# Aufgabe 1
Welche Streitjahre nennt der Lesetext?
# Aufgabe 2
Wie lautet der Satz „Die Kosten des Revisionsverfahrens hat die Klägerin zu tragen.“ aus dem Lesetext auf Englisch?
# Aufgabe 3
Kannst du den Absatz im Lesetext, der mit „Pflegegelder, die für die intensivpädagogische Betreuung“ beginnt, kürzer fassen und dabei seine wesentlichen Aussagen erhalten?

Pflegegelder, die für die intensivpädagogische Betreuung mehrerer Jugendlicher in einer Einrichtung i.S. des § 34 SGB VIII gezahlt werden, sind keine steuerfreien Beihilfen zur unmittelbaren Förderung der Erziehung.

Tenor

Die Revision der Klägerin gegen das Urteil des [X.], [X.] vom 26.03.2019 - 11 K 3207/17 wird als unbegründet zurückgewiesen.

Die Kosten des Revisionsverfahrens hat die Klägerin zu tragen.

Tatbestand

I.

1

Streitig ist, ob [X.] für die intensivpädagogische Betreuung mehrerer Jugendlicher durch die Klägerin und Revisionsklägerin (Klägerin) steuerfreie Beihilfen zur unmittelbaren Förderung der Erziehung gemäß § 3 Nr. 11 Satz 1 des Einkommensteuergesetzes in der in den Streitjahren 2014 und 2015 jeweils maßgeblichen Fassung (EStG) sind.

# Extrahiertes Material
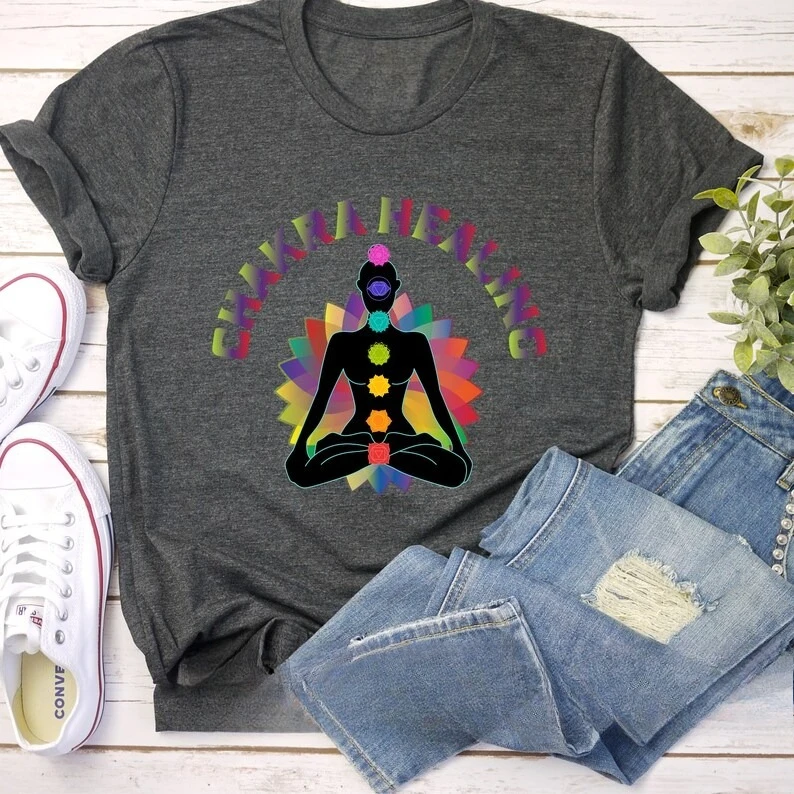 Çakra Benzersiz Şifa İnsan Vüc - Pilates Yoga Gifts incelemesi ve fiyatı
---
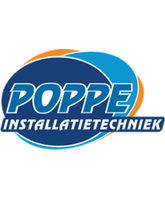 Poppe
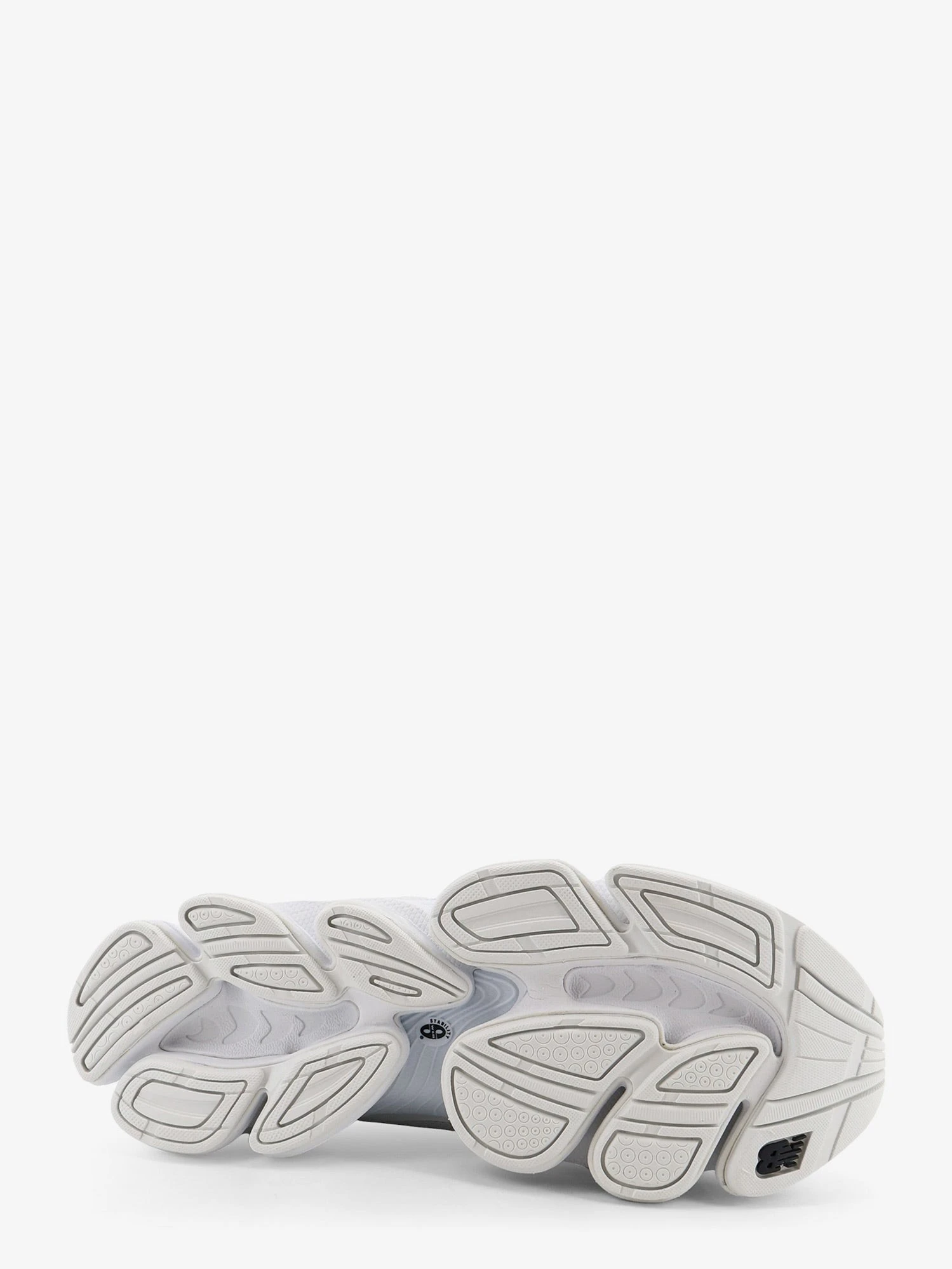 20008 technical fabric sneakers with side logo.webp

# Antwort 1
2014 und 2015

# Antwort 2
The plaintiff shall bear the costs of the appeal proceedings.

# Antwort 3
Pflegegelder für die intensivpädagogische Betreuung mehrerer Jugendlicher in einer Einrichtung nach § 34 SGB VIII sind keine steuerfreien Beihilfen zur unmittelbaren Erziehungsförderung.